If I live above a liquor store, then the risk of my car getting damaged increases.

That’s exactly right. The same applies to an apartment insurance risk against burglary, etc. We wanted to go down to the level of a specific address, and not just a postal code. We wondered what kind of information can be used to predict risk and where to get it from. We came to the conclusion that how a particular building looks like can be a proxy for their social status and insurance risk. It turned out people who live in less well-kept houses report damage more often. We still use a postal code in the model which takes into account whether it’s central Warsaw, or a little town, but we also differentiate between well-kept and neglected buildings.

It can be really deceiving. A worn-out tenement building where apartments cost exorbitant sums of money, meaning wealthy people usually live there, will be evaluated as less risky than a newly painted residential block built in the 1960s.

Yes. Outliers are a standard problem in statistical methods. Insurance firms set higher insurance premiums for people who drive red cars. This is so, because statistically speaking it’s an indicator of aggressive driving – which obviously doesn’t mean that every owner of a red automobile drives aggressively.

Still, this method discriminates against the less financially fortunate.

Indeed. There’s another aspect to it in the States – the racial aspect, because a correlation between a district and the state of the buildings in that district still exists there. The Google Street View isn’t some innocent tool. It lets extract information on every one of us, without our consent. For us scientists this is an interesting theoretical issue, but on the flip side we were given this data from a particular insurance company that wants to make money on it. Many insurance companies are already trying to use these methods, no doubt.

#### Exercise data
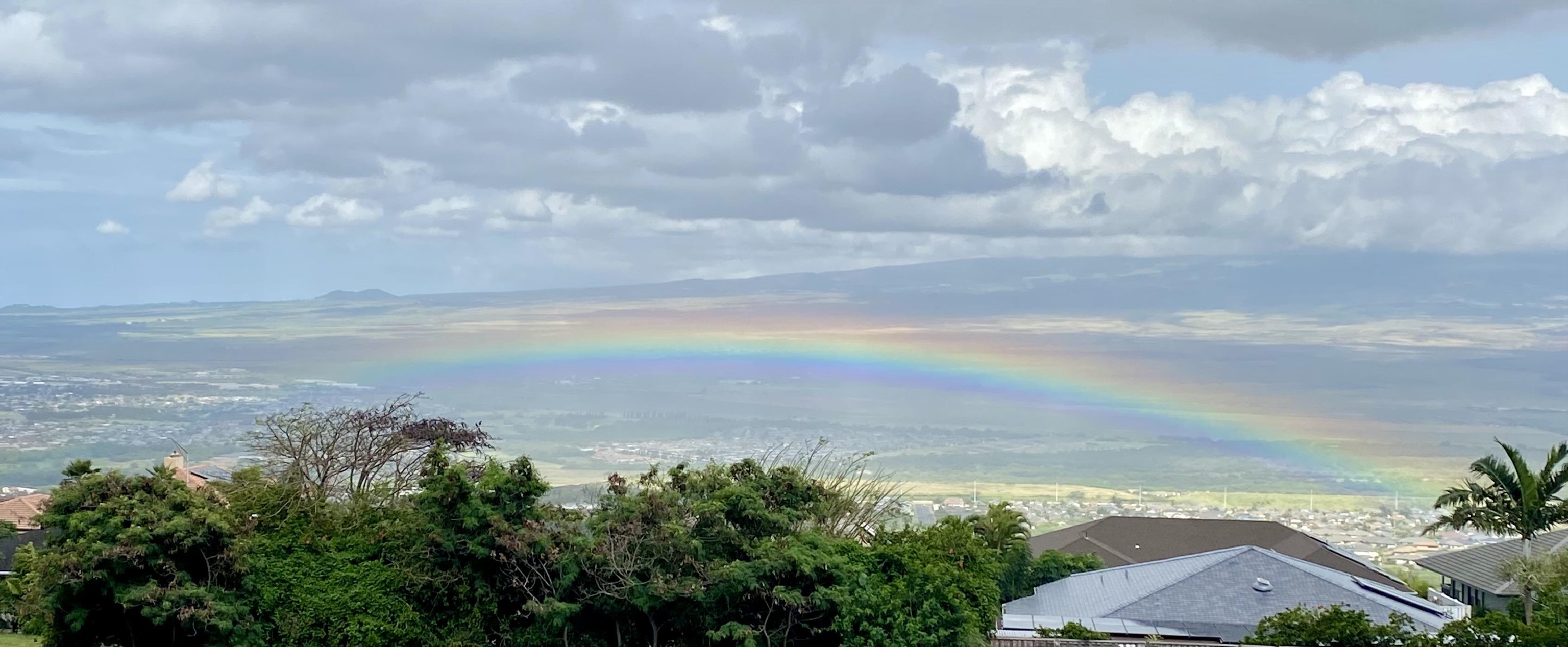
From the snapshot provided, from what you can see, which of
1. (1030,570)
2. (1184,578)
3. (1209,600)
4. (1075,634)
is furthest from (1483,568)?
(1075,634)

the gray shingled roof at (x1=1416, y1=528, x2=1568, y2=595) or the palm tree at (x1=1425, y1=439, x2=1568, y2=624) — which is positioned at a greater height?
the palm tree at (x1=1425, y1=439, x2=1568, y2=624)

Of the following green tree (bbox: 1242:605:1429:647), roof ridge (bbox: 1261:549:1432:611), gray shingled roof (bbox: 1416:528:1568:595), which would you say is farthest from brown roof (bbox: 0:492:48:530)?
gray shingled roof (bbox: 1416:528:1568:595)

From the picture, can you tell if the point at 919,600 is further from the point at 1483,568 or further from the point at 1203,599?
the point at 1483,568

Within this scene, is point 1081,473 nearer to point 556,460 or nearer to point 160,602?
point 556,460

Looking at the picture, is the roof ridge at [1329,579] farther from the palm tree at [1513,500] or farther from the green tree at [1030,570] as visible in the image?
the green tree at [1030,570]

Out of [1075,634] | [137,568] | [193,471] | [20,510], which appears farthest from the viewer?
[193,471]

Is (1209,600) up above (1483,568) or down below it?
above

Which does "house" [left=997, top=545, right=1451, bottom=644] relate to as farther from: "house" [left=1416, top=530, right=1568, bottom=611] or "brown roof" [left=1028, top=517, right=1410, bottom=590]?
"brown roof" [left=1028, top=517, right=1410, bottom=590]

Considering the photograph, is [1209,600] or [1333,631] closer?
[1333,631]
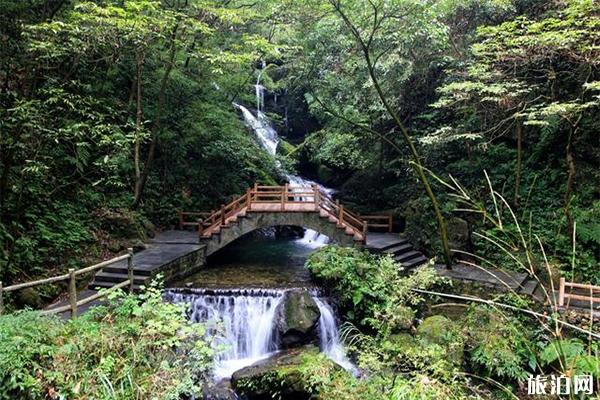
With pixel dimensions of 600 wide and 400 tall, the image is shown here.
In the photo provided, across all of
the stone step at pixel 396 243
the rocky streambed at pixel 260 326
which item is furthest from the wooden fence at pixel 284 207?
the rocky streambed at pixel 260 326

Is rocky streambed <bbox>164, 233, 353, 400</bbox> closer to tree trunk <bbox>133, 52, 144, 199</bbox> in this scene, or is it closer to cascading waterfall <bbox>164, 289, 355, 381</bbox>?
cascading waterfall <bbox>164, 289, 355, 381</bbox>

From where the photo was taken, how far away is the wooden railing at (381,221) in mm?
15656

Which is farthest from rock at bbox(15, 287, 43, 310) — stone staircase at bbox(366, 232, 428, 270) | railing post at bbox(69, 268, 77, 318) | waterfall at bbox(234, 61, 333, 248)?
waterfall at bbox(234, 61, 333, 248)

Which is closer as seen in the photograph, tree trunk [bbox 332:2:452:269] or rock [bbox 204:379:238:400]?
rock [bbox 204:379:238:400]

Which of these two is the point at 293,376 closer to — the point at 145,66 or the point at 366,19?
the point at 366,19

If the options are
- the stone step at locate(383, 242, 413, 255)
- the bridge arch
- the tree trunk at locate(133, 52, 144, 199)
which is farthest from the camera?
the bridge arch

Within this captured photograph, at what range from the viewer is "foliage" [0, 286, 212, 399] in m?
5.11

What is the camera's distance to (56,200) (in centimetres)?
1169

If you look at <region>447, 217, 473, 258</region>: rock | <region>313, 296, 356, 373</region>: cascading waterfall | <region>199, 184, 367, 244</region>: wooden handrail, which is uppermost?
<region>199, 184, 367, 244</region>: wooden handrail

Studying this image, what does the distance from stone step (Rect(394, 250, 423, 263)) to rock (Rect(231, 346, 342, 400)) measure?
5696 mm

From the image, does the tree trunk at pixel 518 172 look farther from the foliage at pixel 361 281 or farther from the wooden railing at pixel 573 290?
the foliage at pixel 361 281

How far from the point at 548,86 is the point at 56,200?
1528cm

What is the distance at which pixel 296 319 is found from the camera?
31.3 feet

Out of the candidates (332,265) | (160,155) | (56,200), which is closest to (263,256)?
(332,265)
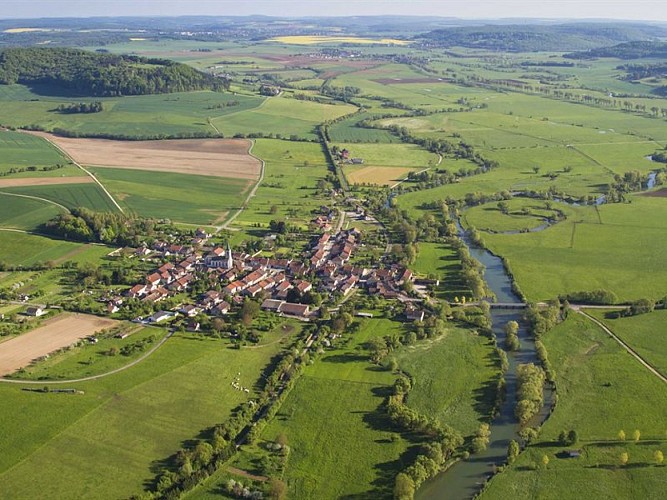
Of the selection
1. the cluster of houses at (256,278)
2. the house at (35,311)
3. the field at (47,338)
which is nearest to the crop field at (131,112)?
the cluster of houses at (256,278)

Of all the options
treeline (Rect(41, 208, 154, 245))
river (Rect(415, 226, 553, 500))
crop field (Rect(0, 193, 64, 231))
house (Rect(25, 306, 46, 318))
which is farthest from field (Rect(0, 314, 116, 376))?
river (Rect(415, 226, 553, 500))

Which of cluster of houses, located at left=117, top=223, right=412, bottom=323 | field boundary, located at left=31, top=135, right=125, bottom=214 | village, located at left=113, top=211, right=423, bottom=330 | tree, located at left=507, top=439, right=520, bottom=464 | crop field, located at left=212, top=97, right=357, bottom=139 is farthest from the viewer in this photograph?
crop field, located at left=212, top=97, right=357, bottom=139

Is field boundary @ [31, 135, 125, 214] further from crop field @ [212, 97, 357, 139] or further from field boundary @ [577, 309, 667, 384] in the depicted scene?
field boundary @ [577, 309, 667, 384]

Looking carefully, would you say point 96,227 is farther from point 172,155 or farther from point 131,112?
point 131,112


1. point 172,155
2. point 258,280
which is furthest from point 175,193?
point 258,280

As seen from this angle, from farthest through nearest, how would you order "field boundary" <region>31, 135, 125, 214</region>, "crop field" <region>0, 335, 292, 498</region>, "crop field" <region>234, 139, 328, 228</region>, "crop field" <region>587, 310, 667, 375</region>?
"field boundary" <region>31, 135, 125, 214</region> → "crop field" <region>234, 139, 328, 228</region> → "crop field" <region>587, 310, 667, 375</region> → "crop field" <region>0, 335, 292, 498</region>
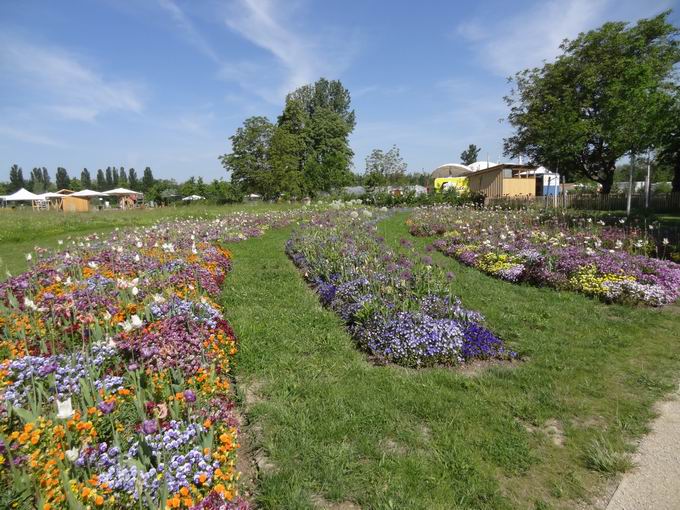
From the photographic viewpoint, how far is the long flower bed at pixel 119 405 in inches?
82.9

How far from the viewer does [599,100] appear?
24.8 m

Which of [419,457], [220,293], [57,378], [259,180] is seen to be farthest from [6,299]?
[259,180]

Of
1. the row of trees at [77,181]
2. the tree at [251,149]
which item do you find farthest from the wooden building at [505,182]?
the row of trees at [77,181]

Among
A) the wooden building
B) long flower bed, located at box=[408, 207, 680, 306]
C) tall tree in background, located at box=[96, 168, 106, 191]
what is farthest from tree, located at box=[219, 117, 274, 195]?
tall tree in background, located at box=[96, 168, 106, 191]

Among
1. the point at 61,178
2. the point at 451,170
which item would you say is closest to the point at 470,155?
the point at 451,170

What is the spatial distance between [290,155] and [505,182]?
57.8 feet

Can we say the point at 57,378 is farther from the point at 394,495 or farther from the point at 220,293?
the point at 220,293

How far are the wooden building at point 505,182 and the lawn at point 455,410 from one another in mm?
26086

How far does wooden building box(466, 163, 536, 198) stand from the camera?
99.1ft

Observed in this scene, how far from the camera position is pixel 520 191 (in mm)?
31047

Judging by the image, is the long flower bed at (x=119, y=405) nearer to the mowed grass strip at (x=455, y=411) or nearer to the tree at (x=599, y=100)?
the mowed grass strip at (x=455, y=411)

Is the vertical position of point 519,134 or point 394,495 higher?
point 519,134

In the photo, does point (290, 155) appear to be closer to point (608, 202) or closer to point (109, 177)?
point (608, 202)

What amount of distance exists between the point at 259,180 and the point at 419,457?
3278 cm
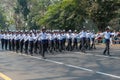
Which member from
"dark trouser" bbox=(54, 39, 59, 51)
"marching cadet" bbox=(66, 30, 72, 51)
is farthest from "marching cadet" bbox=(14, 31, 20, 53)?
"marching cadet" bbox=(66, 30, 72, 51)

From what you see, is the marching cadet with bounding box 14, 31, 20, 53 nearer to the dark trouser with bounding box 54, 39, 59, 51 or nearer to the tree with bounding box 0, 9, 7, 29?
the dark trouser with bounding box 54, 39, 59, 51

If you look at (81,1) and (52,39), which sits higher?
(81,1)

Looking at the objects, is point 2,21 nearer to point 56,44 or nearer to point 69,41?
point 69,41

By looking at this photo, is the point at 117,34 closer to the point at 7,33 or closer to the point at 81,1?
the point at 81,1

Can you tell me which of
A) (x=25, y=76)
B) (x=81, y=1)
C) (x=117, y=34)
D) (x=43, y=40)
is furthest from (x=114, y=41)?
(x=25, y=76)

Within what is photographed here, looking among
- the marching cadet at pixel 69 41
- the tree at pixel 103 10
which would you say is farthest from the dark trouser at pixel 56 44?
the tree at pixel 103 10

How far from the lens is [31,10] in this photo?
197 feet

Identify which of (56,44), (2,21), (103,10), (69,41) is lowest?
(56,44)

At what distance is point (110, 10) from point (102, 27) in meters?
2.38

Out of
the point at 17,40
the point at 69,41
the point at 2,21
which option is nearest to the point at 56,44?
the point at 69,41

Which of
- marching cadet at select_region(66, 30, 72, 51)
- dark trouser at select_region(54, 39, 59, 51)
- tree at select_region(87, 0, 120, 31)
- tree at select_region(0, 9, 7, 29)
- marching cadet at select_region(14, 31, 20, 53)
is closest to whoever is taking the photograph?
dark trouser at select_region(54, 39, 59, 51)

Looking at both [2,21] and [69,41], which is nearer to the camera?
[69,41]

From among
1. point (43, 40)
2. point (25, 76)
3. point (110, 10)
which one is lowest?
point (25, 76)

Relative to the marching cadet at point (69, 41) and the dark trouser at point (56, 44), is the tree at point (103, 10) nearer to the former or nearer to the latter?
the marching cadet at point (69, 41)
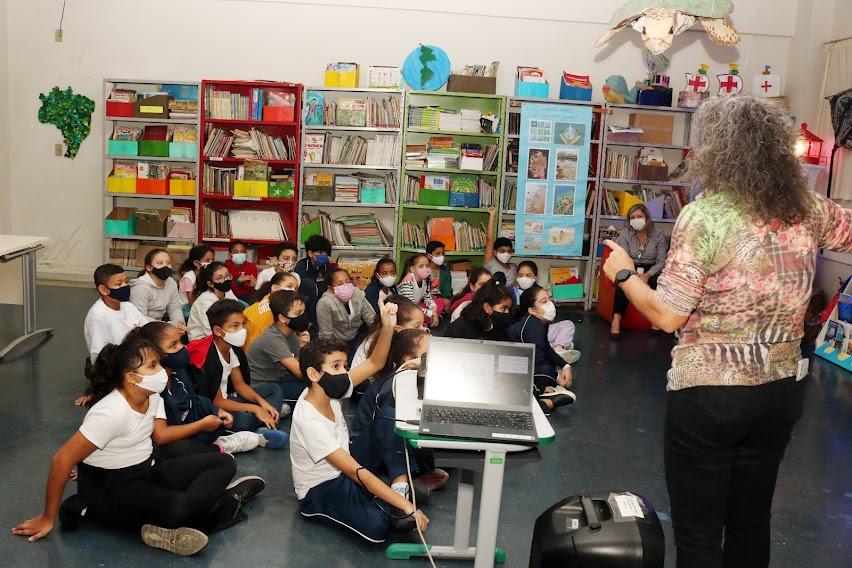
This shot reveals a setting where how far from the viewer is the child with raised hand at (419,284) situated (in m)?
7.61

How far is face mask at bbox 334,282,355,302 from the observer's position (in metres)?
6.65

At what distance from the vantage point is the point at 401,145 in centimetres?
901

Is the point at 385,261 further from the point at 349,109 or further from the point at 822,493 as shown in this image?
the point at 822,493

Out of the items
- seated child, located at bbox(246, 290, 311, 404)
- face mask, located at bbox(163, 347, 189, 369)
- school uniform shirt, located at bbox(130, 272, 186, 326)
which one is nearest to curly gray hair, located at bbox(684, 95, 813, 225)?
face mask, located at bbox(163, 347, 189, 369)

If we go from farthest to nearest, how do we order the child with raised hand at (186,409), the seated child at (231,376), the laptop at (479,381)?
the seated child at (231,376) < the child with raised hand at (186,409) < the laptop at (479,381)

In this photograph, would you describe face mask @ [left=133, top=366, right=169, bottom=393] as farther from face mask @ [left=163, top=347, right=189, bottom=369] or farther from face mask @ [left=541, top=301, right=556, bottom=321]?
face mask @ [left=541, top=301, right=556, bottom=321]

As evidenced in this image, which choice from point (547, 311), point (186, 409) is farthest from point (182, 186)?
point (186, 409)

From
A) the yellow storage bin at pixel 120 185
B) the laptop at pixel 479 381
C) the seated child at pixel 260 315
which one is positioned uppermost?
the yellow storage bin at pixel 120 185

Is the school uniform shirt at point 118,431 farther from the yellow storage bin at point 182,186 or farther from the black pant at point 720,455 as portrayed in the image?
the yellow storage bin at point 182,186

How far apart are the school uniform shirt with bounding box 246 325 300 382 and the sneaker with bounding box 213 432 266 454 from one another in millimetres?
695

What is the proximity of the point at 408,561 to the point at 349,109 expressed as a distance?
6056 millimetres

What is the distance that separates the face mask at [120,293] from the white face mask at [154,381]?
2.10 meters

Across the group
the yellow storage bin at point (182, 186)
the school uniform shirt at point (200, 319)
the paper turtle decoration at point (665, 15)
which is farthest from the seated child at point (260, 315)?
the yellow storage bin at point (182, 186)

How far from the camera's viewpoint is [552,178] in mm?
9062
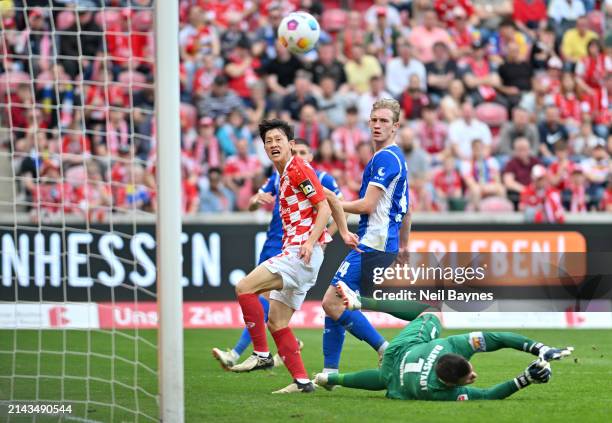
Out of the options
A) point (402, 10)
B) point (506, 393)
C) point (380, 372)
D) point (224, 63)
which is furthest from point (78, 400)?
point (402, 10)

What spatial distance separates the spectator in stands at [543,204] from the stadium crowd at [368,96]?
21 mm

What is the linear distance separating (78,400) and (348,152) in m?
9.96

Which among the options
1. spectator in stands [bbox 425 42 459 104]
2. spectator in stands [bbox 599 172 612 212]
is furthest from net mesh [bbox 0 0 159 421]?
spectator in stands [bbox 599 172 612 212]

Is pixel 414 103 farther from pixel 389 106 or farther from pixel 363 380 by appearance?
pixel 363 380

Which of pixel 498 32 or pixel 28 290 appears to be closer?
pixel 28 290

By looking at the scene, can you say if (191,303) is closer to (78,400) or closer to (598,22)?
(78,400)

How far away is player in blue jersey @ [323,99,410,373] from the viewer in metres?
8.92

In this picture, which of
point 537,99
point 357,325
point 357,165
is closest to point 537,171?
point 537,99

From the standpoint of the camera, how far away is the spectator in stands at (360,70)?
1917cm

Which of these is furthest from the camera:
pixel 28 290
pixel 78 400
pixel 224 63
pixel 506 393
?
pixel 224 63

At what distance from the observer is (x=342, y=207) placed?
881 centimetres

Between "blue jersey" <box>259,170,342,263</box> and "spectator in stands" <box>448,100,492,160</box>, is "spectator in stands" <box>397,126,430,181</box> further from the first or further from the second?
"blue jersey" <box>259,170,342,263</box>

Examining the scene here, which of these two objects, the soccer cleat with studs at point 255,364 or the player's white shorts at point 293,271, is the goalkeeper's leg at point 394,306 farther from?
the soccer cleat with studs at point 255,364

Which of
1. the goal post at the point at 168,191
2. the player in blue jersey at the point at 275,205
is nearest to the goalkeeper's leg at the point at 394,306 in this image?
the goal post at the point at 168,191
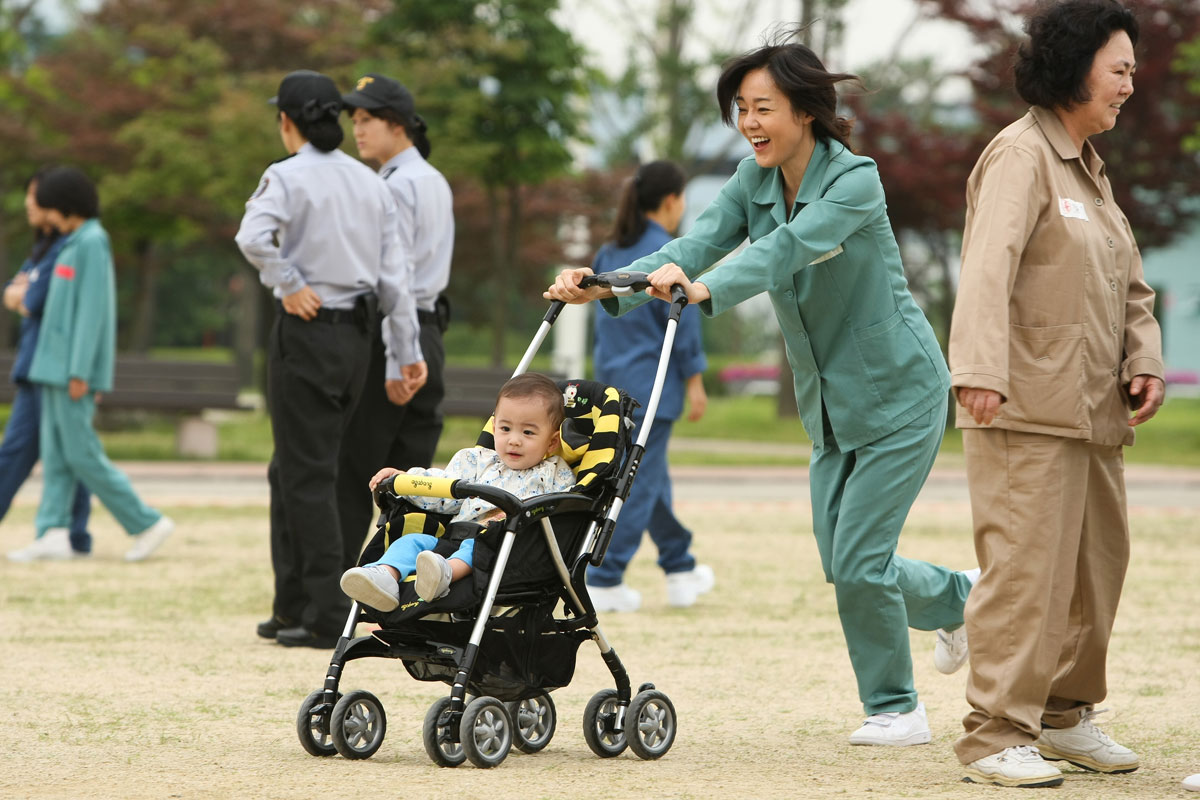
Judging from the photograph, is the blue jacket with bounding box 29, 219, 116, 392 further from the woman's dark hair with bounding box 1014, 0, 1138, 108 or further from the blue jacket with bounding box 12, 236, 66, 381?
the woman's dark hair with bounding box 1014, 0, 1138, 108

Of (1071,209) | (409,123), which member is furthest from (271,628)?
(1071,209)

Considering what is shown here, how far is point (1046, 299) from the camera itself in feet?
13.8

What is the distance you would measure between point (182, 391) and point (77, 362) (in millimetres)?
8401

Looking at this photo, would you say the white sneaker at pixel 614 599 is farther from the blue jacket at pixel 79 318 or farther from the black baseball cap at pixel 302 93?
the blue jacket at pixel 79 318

#### Task list
a) Duplicate a section of the passage on insurance risk word for word, beginning at the words "Yes. Outliers are" and stopping after the words "automobile drives aggressively.".
b) In the passage on insurance risk, what did the researchers find about people who live in less well-kept houses?

#### Task answers
a)
Yes. Outliers are a standard problem in statistical methods. Insurance firms set higher insurance premiums for people who drive red cars. This is so, because statistically speaking it’s an indicator of aggressive driving – which obviously doesn’t mean that every owner of a red automobile drives aggressively.

b) They report damage more often.